30 farklı anlatımla birlikte kitabı bittikten sonra tekrar okuma isteğiniz oluşabiliyor ama eğer Ahmet Altan’ı zaten sevmiyorsanız ve sırf meraktan okuduysanız, tekrar başlama olasılığınız da çok düşüktür.
İçlerinden en çok beğendiklerimse;
-Bir Sergiden Tablolar
-Eleni ve Küçük Gelin
-Gel ve Al
Ufak bir not; bir ara kitapla ilgili olarak çok fazla yazılıp çizildi. Anamalcı atıflardan, gereksiz bir kitap olduğuna kadar… Ucuz olmasından tutun da, şan şöhret için yazıldığına kadar. Akla gelebilecek birçok söz söylendi ama hepsini kulak ardı edip, kendi işimize bakmalıyız. Okumalı ve okumaya devam edip, kendi kararlarımızı kendimiz vermeliyiz.

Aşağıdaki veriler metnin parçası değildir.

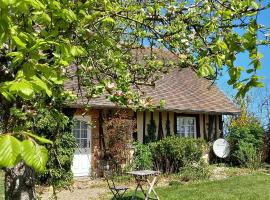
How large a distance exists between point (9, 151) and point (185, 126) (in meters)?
20.0

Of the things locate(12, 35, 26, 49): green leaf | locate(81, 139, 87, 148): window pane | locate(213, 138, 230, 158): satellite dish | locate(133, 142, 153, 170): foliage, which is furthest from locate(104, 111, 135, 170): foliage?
locate(12, 35, 26, 49): green leaf

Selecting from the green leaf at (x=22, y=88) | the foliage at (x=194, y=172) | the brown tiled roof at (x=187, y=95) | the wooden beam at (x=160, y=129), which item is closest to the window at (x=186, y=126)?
the brown tiled roof at (x=187, y=95)

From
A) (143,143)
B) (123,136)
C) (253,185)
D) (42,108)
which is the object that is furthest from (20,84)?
(143,143)

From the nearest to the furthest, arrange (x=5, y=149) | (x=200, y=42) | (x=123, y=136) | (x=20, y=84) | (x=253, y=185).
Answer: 1. (x=5, y=149)
2. (x=20, y=84)
3. (x=200, y=42)
4. (x=253, y=185)
5. (x=123, y=136)

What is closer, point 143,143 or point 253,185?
point 253,185

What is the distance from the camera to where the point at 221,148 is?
68.6 feet

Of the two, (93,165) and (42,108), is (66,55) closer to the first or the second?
(42,108)

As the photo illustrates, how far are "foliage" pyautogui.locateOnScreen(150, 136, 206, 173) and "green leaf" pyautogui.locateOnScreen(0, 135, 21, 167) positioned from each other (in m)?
→ 16.3

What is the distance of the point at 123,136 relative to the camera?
17.4 meters

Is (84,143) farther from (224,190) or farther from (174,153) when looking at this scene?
(224,190)

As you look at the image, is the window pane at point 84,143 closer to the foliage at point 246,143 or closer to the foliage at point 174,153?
the foliage at point 174,153

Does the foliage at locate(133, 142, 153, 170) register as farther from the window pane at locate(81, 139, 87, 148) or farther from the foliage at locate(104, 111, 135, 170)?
the window pane at locate(81, 139, 87, 148)

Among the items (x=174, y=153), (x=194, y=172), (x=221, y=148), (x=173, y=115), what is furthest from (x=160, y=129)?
(x=194, y=172)

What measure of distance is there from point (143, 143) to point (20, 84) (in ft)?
57.5
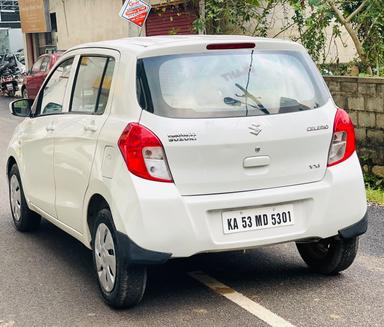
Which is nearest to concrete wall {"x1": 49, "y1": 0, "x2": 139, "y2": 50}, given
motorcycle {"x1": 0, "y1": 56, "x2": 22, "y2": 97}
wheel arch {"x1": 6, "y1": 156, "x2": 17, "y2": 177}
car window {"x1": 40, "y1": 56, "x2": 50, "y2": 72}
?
motorcycle {"x1": 0, "y1": 56, "x2": 22, "y2": 97}

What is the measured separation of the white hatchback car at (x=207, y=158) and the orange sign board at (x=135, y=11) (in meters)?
9.35

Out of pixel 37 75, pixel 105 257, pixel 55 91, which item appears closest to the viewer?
pixel 105 257

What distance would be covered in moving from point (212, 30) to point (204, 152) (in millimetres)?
13360

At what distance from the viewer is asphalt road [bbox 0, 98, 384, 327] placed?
447 centimetres

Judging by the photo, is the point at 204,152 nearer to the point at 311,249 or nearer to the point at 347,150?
the point at 347,150

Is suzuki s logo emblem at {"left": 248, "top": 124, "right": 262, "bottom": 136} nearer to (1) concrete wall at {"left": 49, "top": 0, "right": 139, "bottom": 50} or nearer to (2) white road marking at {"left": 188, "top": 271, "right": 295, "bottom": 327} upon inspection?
(2) white road marking at {"left": 188, "top": 271, "right": 295, "bottom": 327}

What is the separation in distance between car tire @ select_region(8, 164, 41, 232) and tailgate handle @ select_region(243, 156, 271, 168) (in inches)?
112

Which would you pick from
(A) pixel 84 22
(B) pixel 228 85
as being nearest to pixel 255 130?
(B) pixel 228 85

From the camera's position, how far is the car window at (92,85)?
4.98 meters

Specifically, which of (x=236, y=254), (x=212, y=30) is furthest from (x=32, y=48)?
(x=236, y=254)

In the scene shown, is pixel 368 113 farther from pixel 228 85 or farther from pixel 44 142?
pixel 228 85

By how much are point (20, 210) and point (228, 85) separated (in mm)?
2993

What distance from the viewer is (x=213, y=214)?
440cm

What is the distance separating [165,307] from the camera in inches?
184
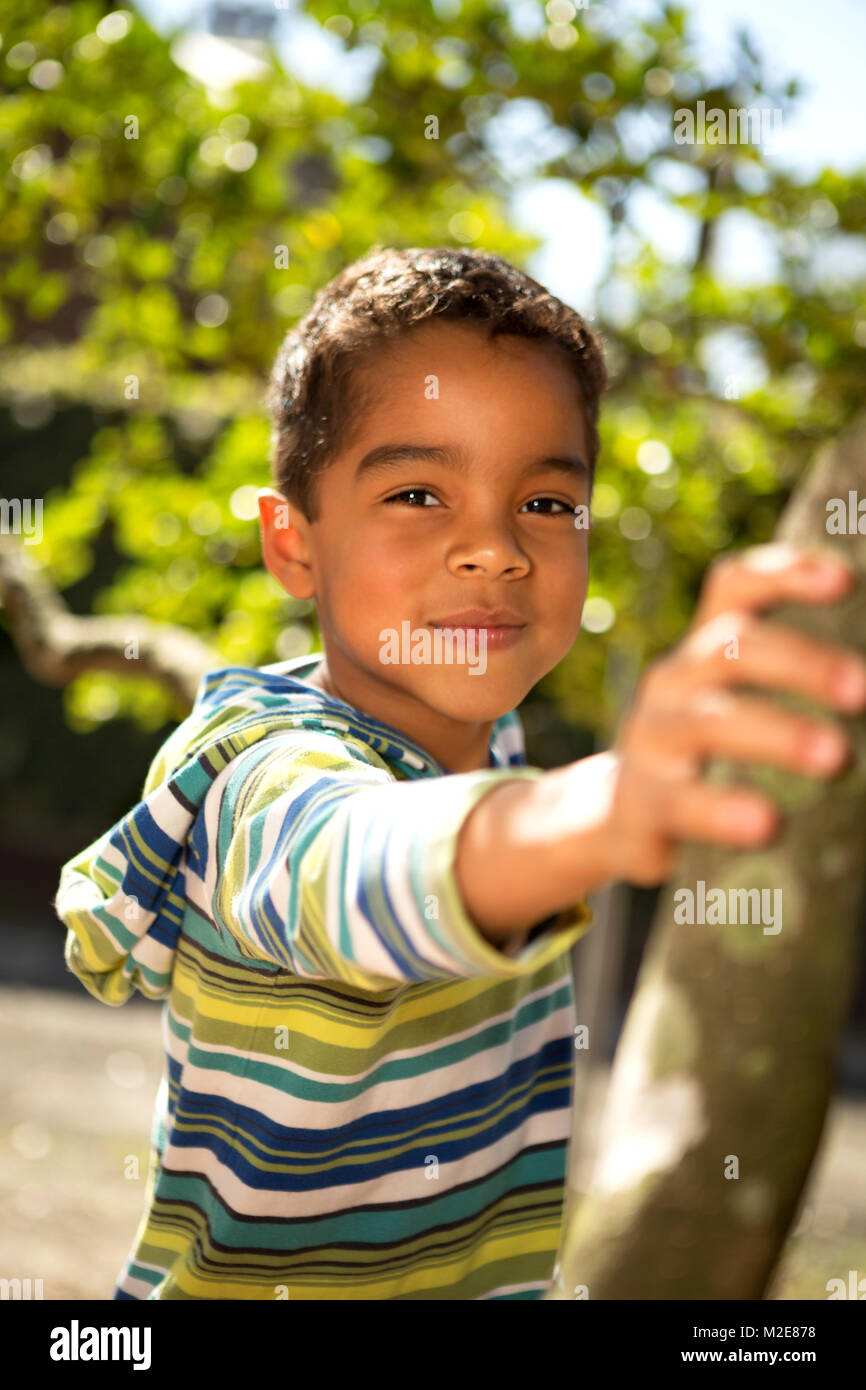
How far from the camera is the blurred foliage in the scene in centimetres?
312

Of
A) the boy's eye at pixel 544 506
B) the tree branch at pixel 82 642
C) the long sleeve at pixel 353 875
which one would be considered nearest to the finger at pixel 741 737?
the long sleeve at pixel 353 875

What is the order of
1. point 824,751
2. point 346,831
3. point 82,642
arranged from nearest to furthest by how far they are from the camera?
point 824,751
point 346,831
point 82,642

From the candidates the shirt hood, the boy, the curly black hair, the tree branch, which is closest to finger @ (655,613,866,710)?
the boy

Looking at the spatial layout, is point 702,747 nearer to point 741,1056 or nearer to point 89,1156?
point 741,1056

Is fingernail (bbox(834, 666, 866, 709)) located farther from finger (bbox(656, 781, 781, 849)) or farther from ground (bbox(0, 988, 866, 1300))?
ground (bbox(0, 988, 866, 1300))

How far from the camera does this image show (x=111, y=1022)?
7.71 m

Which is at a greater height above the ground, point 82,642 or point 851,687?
point 82,642

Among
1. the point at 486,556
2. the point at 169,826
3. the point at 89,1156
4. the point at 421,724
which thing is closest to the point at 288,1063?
the point at 169,826

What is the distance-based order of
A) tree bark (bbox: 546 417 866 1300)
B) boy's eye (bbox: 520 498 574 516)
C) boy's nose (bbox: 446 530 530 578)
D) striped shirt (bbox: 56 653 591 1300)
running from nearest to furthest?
tree bark (bbox: 546 417 866 1300) < striped shirt (bbox: 56 653 591 1300) < boy's nose (bbox: 446 530 530 578) < boy's eye (bbox: 520 498 574 516)

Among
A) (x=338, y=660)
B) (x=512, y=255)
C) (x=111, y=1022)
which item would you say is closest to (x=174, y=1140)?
(x=338, y=660)

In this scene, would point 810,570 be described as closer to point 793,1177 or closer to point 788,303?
point 793,1177

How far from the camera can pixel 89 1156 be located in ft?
19.7

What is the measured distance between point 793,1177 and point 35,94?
10.5 ft

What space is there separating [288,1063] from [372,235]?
2.45 meters
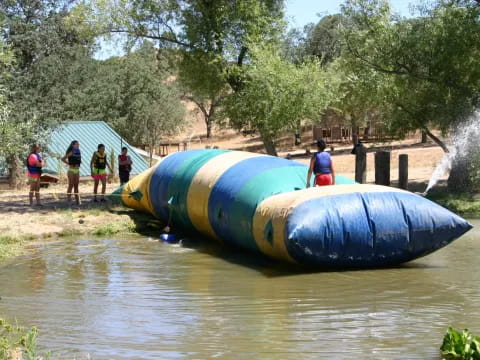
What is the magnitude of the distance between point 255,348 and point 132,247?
741 cm

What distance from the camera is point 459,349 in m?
6.76

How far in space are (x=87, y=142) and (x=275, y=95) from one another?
10049 mm

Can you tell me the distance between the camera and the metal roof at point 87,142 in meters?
28.2

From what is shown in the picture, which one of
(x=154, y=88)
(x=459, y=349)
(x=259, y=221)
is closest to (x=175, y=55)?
(x=259, y=221)

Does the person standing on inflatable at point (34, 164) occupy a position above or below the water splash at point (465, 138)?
below

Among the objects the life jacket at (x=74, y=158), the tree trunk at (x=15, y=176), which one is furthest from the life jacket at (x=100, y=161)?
the tree trunk at (x=15, y=176)

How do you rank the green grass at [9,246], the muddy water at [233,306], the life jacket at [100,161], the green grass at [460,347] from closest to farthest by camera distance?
the green grass at [460,347], the muddy water at [233,306], the green grass at [9,246], the life jacket at [100,161]

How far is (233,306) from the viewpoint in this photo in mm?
9562

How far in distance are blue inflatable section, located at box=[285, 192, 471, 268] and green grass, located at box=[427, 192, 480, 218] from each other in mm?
6739

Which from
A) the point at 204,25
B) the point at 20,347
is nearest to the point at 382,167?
the point at 204,25

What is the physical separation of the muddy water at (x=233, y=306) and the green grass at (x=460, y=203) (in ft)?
15.5

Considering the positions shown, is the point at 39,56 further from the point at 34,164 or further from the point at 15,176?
the point at 34,164

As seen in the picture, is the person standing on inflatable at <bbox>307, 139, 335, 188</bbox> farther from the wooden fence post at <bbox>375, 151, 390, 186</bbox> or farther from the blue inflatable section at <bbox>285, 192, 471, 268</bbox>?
the wooden fence post at <bbox>375, 151, 390, 186</bbox>

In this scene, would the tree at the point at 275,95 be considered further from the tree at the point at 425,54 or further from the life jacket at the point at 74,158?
the life jacket at the point at 74,158
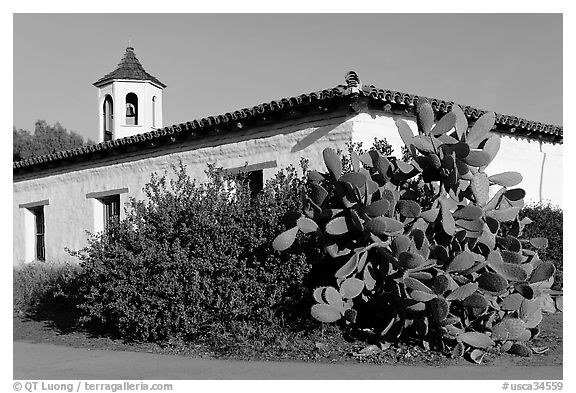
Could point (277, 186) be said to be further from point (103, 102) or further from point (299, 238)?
point (103, 102)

Yoksa; “Aaa.. Bak şöyle böyle demişler, neyse hiç okuyarak vakit kaybetmeyeyim” diye birçok eseri kaybedebilirsiniz.
Ek: Birçok yazar ve yazıyla da sözü geçmektedir; Çehov, Hugo, Tolstoy gibi devam eder…
Çehov'un Martı Piyesinden:
“Eğer bir gün hayatıma ihtiyacın olursa, gel ve al onu!”